Midterm session prompts mental health awareness

TRU Wellness Centre presents students with ways to help their mental health and bust mid-term stress

Students take advantage of Therapy Dog Thursdays. (Juan Cabrejo/ The Omega)

The end of October isn’t just a time for candy and costumes. For many students, it marks the middle of the semester where high workloads and exams start to overwhelm students and chip away at their mental health.

On Oct. 17, as part of Stress Busters Week, the TRU Wellness Centre held a suicide awareness workshop to help people learn to recognize signs and ways to support friends, family and acquaintances.

Chelsea Corsi, TRU’s wellness coordinator, said that in anticipation for this stressful time, the Wellness Centre usually puts on Stress Busters Week at the midway point and end of the semester.

“Students are faced with midterms, exams and they might be behind on some things. So, it’s just a time to reflect and provide students with information on how to reduce their stress, how to try and stay healthy during these times when they feel a bit overwhelmed and they’ve got so many things on their plate,” Corsi said.

Corsi said that this year they added a new event to the mix; a suicide awareness workshop, which aims to provide additional help to students at risk or those who might know someone at risk.

Corsi and Andrew Mackereth, the McGill Housing Residence Life Coordinator, said they decided to make suicide awareness part of Stress Busters Week because of feedback they received in 2013 and 2016 during their National College Health Assessment.

“They were asking them [students], ‘What would you like your university to provide you information about?’ And one of them was how to help a friend in distress, because people want to help their friends and so this is a way that people can learn,” Mackereth said. He added that the workshop really went over how to approach someone that you think may be having difficulties with their mental health.

“How to listen compassionately and then how to connect them to someone that can help them out.”

Mackereth said that it was important to offer this type of workshop on campus so that students know what types of resources are available to them on and off of campus.

“Exams, midterms, things like that cause a lot of stress for students and that stress can bring on a lot of mental health issues and cause pre-existing mental health issues to be escalated. I think that giving mental health support and how to support your peers through that is really important for students and faculty, staff, community members so that they can support students through theses harder times.”
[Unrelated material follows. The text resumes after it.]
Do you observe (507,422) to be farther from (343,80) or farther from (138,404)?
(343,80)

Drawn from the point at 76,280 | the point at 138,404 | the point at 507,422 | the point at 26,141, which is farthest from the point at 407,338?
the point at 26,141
For any student who is at risk, the best thing they can do is reach out. Mackereth also said that this is good advice for students who think that they may have a friend at risk.

“The supports are all around you, you just have to be able to reach out and know where they are.”

Along with the suicide awareness workshop there were lots of other activities offered throughout the week, such as colouring, mindful meditation, breathing workshops and Therapy Dog Thursdays. Corsi said that the therapy dogs are one of the Wellness Centre’s most successful initiatives and sees between 150 to 200 student and employee drop-ins every week. Corsi said that the dogs really help to boost people’s overall mood.

“There’s actually a lot of research evidence to show that pets, dogs especially, do help people reduce their symptoms of anxiety, depression, stress,” Mackereth said.

The next Stress Busters Week will be held during the last week of November.